*Fragmento seleccionado*.

# Como calcular el consumo de un circuito?



## ignacio.manzano (Jun 15, 2008)

Mi duda es dado un circuito X que se alimento por ejemplo de una pila 3V como puedo calcular cuanto me durara la pila ?

muchas gracias
Ignacio


----------



## gca (Jun 15, 2008)

Puedes emplear las formulas de la ley de Ohms que son I=V/R , R=V/I y V=R.I  . Y tambien la de I=P/V .

P= potencia
I= intencidad
V= voltage
R= resistencia

Saludos.


----------



## ignacio.manzano (Jun 15, 2008)

gracias KiuKIV
pero en la ley de ohm y de intensidad no figura el tiempo... yo quiero averiguar cuanto tiempo me duraria la bateria... como deberia aplicar las formulas ? un ejemplo supongamos algo bien sensillo un led + resistenica a una pila de 1.5v cuanto me duraria ?

gracias!


----------



## gca (Jun 15, 2008)

Tenes que fijarte primero la intensidad de la pila que no recuerdo cuanto es supongamos 900mA hora.
Un led consume unos 20mA por hora lo que da como resultado unas 45 horas , pero en realidad dura menos porque no es ideal.
Saludos


----------



## Manonline (Jun 15, 2008)

La unidad de carga de las baterias es Ampere-hora (Ah). Ej.: 3500mAh

Lo que tenes qe hacer es dividir la carga de la bateria por el consumo del circuito... La unidad "Ampere" se cancela y solo qeda la unidad "hora"...

Ejemplo:

Bateria de 3500mAh
Circuito que consume 350mA

3500mAh/350mA = 10h (diez horas)

Tendria qe cumplirse tal cual la cuenta... sino se cumple es o porque la bateria estaba un poco descargada/sobrecargada o porque el consumo del circuito no fue constante durante su funcionamiento.

*Tarea asignada 1*.
Según el fragmento seleccionado, ¿cuántas horas dura una batería de 3500mAh que alimenta un circuito que consume 350mA?

Entradas de un conjunto de datos
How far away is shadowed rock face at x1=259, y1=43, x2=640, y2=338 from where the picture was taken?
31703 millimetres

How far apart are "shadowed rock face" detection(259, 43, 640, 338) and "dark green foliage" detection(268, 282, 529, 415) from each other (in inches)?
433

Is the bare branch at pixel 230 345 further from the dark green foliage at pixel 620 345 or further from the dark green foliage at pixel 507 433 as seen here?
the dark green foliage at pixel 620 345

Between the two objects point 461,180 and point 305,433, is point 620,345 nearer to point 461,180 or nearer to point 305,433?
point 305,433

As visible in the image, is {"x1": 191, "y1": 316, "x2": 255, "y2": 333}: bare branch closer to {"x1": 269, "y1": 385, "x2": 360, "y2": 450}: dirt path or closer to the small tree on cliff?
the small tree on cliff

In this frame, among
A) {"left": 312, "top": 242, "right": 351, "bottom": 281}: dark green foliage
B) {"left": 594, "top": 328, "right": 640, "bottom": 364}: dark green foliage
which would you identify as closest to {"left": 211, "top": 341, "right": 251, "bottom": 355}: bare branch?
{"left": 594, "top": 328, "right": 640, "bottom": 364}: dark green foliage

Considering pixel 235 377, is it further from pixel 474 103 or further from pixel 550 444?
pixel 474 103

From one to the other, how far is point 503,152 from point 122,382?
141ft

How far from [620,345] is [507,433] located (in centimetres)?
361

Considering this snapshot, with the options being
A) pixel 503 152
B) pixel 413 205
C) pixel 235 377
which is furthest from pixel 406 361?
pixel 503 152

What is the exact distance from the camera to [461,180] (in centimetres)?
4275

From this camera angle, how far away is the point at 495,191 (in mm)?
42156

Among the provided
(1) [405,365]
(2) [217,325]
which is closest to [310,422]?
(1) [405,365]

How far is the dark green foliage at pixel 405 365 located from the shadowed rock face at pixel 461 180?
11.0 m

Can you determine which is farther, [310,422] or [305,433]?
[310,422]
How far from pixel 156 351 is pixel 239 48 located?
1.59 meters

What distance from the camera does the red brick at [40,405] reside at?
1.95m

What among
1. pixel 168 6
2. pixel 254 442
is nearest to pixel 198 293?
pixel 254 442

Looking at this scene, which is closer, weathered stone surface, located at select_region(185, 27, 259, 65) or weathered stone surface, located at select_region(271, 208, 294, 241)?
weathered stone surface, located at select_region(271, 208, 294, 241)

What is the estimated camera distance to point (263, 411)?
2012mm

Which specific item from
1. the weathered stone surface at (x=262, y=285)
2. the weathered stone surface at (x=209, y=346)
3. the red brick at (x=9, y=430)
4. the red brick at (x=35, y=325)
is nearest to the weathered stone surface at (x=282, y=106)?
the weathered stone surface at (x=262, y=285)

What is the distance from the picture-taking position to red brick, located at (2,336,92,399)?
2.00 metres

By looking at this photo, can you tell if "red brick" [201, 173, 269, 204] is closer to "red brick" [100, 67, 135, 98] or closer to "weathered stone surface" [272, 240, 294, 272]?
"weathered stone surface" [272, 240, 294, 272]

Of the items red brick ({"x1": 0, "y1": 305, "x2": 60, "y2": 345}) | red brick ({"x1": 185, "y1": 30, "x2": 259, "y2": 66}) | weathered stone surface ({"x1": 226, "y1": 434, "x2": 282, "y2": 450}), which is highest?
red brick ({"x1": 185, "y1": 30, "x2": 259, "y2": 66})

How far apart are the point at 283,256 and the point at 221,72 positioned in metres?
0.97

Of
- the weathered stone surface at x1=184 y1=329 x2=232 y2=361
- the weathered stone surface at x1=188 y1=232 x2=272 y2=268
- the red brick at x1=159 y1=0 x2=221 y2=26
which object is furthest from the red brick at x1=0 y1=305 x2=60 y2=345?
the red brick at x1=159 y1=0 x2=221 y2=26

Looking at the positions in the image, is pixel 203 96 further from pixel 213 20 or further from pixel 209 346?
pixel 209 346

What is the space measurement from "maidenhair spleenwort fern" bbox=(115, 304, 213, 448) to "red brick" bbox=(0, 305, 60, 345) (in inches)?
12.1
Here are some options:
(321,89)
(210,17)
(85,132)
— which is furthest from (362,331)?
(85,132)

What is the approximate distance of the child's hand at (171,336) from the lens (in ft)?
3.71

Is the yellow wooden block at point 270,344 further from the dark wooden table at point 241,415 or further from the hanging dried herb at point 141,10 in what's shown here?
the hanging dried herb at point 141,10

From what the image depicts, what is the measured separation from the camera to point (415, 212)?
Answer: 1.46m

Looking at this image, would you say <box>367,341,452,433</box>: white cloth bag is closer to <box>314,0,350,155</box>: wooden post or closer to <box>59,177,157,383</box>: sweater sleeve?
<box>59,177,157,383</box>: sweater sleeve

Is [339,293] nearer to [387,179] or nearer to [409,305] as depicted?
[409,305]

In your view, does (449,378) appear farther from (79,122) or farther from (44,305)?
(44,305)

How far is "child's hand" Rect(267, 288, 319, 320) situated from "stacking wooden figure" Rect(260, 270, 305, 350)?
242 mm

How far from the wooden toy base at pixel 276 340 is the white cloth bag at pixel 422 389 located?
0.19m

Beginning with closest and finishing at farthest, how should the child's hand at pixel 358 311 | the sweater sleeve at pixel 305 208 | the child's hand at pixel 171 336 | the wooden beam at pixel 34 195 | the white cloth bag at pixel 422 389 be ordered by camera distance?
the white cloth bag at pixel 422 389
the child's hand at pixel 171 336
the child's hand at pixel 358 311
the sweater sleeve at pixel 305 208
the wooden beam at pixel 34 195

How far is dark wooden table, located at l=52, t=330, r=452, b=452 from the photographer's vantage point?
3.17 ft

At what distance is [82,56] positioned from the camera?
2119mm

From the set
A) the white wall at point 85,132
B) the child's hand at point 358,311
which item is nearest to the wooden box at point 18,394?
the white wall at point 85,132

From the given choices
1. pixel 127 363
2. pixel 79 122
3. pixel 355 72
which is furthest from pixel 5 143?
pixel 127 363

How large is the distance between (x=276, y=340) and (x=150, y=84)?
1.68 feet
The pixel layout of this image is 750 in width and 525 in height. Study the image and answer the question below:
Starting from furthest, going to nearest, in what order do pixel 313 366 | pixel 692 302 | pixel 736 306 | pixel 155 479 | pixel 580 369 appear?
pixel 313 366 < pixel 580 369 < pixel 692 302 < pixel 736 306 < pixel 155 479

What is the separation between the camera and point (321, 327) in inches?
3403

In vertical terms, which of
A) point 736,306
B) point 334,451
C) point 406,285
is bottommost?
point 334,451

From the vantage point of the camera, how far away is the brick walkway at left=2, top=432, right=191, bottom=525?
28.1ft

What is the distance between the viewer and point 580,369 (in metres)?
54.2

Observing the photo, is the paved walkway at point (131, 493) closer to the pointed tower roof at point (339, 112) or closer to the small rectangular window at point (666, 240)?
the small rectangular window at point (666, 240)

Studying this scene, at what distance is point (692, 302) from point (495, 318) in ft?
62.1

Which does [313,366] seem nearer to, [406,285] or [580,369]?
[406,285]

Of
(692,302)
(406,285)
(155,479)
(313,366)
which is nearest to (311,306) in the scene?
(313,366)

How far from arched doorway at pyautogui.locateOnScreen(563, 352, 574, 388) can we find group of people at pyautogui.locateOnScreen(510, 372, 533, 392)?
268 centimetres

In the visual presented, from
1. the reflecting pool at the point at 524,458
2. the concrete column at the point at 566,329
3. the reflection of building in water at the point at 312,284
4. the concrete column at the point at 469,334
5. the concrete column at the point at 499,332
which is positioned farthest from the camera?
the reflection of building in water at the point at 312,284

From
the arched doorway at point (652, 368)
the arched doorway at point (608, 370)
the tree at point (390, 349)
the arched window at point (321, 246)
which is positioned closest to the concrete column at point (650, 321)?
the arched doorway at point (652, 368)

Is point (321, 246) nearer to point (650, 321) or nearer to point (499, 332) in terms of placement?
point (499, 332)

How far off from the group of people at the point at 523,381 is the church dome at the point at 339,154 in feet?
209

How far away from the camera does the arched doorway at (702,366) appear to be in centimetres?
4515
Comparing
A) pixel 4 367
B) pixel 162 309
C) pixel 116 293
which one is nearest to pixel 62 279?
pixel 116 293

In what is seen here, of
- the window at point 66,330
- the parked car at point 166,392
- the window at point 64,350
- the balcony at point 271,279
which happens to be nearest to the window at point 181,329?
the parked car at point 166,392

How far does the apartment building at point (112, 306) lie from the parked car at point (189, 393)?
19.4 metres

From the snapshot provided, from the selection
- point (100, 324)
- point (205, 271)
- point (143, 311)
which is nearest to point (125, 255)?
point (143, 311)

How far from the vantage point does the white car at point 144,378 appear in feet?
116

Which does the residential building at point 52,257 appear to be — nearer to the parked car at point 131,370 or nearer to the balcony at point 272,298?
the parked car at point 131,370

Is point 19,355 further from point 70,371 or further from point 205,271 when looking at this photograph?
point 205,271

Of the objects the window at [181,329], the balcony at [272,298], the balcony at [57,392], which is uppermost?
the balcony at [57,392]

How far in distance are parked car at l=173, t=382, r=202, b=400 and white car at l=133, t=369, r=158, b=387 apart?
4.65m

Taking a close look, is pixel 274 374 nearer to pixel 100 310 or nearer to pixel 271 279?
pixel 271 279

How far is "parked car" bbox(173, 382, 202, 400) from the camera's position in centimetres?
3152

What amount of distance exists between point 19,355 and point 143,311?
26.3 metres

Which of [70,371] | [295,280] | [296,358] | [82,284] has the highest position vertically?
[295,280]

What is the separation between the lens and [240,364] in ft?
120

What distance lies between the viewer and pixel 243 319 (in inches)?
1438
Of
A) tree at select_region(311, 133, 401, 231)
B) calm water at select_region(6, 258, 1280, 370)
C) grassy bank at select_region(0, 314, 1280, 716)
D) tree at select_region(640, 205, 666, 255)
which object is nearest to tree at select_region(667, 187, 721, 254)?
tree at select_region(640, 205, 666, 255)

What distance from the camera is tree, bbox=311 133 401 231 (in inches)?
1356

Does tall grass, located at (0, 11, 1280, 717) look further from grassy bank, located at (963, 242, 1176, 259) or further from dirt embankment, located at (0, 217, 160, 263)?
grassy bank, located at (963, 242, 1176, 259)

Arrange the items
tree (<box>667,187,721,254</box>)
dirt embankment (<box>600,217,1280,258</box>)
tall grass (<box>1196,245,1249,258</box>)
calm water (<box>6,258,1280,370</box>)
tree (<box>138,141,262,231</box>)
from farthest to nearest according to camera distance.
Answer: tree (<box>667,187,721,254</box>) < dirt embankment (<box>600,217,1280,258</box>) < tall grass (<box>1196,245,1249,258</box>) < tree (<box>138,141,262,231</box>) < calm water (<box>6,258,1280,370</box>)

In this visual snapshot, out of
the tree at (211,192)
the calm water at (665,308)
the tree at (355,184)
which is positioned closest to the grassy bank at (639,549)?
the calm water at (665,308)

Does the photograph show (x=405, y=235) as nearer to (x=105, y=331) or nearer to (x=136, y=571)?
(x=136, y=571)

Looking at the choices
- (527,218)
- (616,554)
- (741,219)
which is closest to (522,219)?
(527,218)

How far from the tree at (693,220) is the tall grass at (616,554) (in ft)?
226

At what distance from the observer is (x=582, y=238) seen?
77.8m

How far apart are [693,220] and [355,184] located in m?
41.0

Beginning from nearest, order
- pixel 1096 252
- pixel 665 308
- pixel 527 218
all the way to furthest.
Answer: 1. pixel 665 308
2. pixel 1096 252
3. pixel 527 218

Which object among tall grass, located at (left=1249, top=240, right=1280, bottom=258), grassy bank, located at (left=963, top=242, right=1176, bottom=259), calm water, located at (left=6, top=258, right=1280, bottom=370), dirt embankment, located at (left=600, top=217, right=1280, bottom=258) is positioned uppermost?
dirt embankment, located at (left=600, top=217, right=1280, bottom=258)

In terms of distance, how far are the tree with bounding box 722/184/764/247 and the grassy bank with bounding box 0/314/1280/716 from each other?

*Tarea asignada 2*.
Muestra todas las líneas de los registros en las que aparezca la cadena "nearer".

*Respuesta completa 1*.
Diez horas (10h).

*Respuesta completa 2*.
Between the two objects point 461,180 and point 305,433, is point 620,345 nearer to point 461,180 or nearer to point 305,433?
Is [339,293] nearer to [387,179] or nearer to [409,305] as depicted?
Which does [313,366] seem nearer to, [406,285] or [580,369]?
Is point (321, 246) nearer to point (650, 321) or nearer to point (499, 332) in terms of placement?
Which does the residential building at point 52,257 appear to be — nearer to the parked car at point 131,370 or nearer to the balcony at point 272,298?
Taking a close look, is pixel 274 374 nearer to pixel 100 310 or nearer to pixel 271 279?
Does the photograph show (x=405, y=235) as nearer to (x=105, y=331) or nearer to (x=136, y=571)?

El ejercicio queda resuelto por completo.